Josh Frydenberg is clear about what has been the hardest element of this year’s budget preparations, apart from his long absence from his young family. The answer is trying to navigate Australia out of the first recession in 30 years when politicians are armed with imperfect information.
Asked by Guardian Australia to nominate the biggest policy challenge associated with Tuesday’s statement, the treasurer says: “Managing what is a very uncertain environment and this huge responsibility to get people back to work.”
“It’s the complexity of the economic challenge and the uncertainty, overlaid with the responsibility,” he says.
We have embarked on the traditional pre-budget interview, a mildly ludicrous, high-velocity ritual – the journalistic equivalent of speed dating.
Friday’s conversations with media outlets are rigorously on the clock, and Frydenberg is armed with a briefing note that he rattles off at the start of every conversation, presumably to make sure he doesn’t lapse and share information that’s not part of the media plan.

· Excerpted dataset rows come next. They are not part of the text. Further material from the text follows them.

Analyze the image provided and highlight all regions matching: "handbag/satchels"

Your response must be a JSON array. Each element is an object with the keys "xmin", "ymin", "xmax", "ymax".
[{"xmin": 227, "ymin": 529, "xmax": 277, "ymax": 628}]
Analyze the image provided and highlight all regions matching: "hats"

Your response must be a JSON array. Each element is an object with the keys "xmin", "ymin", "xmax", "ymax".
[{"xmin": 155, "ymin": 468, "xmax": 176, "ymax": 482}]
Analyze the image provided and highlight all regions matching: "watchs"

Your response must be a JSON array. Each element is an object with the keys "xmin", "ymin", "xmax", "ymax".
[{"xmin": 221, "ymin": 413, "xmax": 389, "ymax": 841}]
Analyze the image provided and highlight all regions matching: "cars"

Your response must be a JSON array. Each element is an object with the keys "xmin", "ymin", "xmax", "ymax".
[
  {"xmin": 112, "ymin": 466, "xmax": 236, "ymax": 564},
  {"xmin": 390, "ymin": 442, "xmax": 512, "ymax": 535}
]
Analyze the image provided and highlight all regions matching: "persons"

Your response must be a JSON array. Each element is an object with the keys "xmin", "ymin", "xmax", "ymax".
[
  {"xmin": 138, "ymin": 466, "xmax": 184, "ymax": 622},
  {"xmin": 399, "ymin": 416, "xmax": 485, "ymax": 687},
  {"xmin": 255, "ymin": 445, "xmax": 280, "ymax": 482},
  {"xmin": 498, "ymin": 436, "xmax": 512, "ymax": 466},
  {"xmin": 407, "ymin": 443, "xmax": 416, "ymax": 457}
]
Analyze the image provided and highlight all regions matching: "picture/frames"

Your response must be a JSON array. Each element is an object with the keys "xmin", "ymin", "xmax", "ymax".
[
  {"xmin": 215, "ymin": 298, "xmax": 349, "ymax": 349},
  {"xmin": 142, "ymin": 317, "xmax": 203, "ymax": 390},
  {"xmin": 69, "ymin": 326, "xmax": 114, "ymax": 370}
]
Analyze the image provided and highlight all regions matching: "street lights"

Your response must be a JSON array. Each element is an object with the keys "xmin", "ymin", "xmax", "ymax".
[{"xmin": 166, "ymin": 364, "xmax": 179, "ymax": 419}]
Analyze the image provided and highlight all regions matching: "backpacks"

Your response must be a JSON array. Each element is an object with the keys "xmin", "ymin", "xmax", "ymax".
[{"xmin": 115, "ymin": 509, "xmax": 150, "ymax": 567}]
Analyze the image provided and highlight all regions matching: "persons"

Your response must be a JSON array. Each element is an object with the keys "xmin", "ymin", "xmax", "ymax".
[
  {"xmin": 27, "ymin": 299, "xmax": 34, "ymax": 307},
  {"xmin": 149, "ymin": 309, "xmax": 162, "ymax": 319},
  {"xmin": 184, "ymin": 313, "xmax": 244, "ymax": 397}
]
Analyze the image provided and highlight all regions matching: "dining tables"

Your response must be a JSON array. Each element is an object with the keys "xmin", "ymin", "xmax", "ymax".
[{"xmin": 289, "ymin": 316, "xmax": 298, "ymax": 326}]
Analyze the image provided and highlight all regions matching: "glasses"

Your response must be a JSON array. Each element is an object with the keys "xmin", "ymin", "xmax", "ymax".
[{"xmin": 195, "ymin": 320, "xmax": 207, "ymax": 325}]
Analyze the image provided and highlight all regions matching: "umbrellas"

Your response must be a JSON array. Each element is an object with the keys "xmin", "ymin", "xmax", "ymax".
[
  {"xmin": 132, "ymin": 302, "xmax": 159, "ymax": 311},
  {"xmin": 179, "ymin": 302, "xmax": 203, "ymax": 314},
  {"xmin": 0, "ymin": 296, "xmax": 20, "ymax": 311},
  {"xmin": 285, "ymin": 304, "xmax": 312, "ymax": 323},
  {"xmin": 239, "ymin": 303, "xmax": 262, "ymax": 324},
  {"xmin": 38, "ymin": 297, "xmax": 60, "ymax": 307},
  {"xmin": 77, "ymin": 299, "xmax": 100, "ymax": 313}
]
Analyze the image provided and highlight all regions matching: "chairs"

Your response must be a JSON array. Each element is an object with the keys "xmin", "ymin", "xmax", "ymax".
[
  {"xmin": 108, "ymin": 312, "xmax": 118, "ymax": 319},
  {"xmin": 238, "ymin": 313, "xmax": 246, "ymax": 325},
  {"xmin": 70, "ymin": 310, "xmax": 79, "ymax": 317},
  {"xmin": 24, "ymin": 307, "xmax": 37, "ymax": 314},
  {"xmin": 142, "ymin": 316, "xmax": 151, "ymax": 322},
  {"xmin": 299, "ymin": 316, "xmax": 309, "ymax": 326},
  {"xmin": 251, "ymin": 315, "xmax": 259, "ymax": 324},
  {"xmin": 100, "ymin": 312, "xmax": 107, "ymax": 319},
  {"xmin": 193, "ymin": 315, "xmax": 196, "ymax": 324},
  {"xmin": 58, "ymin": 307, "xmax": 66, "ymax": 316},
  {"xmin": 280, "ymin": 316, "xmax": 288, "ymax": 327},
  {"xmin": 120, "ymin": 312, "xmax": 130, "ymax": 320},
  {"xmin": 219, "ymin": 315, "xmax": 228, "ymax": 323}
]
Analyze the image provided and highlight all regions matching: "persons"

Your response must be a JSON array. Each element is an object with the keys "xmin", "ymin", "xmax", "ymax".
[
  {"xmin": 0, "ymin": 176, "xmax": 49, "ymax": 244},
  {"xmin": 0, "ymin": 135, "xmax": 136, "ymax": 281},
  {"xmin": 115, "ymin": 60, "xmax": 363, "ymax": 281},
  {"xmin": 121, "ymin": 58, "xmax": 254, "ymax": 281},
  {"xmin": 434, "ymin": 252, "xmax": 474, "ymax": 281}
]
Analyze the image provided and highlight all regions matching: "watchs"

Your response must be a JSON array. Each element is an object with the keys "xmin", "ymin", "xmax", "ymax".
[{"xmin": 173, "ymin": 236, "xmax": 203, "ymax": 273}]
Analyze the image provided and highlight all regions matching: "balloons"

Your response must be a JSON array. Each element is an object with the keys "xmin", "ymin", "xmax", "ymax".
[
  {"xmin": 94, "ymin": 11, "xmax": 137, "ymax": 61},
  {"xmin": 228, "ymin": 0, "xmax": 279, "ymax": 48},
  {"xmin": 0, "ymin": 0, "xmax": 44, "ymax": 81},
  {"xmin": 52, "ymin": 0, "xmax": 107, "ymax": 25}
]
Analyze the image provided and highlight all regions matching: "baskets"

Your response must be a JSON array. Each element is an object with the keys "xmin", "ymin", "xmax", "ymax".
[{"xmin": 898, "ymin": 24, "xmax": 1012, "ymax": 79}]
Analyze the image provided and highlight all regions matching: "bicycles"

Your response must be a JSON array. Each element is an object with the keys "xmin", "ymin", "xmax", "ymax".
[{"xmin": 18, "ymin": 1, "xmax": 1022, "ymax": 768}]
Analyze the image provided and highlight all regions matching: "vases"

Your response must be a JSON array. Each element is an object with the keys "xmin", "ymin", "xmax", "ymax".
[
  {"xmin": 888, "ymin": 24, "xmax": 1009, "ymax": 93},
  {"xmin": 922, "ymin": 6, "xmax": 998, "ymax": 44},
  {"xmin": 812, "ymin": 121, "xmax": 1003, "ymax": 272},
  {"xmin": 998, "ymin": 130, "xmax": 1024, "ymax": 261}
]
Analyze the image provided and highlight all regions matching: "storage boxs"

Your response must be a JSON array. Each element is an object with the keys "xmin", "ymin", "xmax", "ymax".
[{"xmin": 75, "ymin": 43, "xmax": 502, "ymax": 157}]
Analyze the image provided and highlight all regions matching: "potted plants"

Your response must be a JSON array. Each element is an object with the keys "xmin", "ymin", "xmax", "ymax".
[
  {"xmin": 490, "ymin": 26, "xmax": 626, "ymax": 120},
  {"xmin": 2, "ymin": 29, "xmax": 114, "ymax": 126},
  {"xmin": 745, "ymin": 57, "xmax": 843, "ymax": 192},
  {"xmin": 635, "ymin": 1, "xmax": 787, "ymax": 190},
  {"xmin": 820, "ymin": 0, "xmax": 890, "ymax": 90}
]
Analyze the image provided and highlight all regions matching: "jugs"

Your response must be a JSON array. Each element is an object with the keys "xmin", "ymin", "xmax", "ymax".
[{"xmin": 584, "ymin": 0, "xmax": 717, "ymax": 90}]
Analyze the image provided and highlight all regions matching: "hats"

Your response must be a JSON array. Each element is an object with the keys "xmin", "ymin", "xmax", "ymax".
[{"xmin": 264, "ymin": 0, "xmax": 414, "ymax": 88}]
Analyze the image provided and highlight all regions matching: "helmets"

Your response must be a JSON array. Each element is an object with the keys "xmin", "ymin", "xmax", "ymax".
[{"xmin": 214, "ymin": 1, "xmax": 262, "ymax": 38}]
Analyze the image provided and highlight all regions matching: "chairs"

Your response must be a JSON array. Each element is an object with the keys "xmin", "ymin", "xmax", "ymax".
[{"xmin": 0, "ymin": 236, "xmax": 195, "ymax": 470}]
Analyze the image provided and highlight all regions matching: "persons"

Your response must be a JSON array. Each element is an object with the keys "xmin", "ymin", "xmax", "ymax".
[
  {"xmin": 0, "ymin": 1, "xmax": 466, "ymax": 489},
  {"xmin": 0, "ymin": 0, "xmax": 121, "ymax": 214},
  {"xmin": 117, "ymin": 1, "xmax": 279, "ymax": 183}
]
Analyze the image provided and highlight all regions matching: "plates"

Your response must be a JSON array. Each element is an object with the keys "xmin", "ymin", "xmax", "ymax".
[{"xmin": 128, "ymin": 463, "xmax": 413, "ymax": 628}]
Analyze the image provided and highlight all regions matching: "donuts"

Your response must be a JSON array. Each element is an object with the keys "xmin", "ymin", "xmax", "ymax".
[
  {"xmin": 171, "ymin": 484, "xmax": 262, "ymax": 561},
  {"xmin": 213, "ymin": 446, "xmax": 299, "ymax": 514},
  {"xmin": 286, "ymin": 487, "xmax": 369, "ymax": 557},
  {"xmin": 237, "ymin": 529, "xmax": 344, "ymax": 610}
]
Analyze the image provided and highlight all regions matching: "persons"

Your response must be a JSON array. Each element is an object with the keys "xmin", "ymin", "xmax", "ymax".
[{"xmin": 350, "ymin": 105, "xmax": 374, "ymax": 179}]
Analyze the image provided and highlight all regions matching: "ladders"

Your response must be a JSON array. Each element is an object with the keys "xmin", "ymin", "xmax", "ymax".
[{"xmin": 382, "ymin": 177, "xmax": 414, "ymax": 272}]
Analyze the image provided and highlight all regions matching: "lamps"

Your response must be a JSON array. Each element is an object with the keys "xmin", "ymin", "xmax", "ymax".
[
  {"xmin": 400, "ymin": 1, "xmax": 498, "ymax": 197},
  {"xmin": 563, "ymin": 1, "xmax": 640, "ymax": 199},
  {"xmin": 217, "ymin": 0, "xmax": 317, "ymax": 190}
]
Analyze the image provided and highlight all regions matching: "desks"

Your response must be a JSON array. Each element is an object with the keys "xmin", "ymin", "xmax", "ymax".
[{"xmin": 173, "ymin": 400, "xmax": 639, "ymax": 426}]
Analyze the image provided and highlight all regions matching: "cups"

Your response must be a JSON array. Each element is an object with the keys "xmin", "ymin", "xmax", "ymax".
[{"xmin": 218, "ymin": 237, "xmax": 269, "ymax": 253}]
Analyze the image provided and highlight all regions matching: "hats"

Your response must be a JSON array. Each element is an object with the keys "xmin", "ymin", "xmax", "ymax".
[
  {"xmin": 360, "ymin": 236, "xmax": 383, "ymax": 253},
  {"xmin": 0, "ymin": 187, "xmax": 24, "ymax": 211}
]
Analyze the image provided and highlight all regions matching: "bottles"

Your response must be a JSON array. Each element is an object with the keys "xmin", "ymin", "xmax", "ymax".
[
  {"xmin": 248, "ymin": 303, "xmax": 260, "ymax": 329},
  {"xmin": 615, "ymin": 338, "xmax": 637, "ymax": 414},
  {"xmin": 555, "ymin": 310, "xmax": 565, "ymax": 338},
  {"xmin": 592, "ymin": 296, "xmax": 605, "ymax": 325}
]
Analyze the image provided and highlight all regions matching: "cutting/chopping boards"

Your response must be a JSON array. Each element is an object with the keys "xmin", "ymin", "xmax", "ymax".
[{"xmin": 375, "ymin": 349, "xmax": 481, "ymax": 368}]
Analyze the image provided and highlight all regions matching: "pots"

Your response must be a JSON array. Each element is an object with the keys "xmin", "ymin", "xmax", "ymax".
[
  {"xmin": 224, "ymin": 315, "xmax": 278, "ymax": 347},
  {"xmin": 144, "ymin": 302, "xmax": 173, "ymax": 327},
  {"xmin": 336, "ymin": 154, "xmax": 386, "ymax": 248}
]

The government has made it clear there will be tax cuts, more concessions for business, including an overhaul of research and development concessions, a big infrastructure spend and labour market programs that help people into employment as income support tapers.
The briefing note yields a few insights. One of the most interesting is the impact of the collapse of net overseas migration on the budget. Migration has been previously projected to fall from 154,000 people in 2019-20 to around 34,000 in 2020-21. Unsurprisingly, given events, migration will now be booked as an outflow in both financial years.
Migration accounts for about 60% of Australia’s population growth. The fertility rate has also been hit in the crisis. Fewer migrants and fewer babies will have a negative impact on economic growth, prolonging the downturn.
Asked whether there is now an obvious economic case to increase the number of migrants once the border reopens, and assuming a successful Covid vaccine emerges, Frydenberg cautiously opens that possibility.
“We will have to keep reassessing the situation in light of developments on the borders because migration has been an important part of Australia’s economic growth story,” he says.
He notes there is a broader impact from lower migration than suppressing population growth. Less migrants “also impacts workforce participation because the median age of a migrant is less than the population more generally”.
“We’ll continue to reassess the numbers of net overseas migration in light of what is happening on the borders. Migration is important to the growth story.”
Frydenberg says Tuesday’s budget will be about the “here and now” – and the most pressing issue in the here and now, in his definition, is getting the unemployment rate down. Figures from the briefing note are rattled off.
“The focus is on unemployment and it’s at now 6.8%. Of those who actually lost their job – 870,000 – 460,000 of those people are now back at work.”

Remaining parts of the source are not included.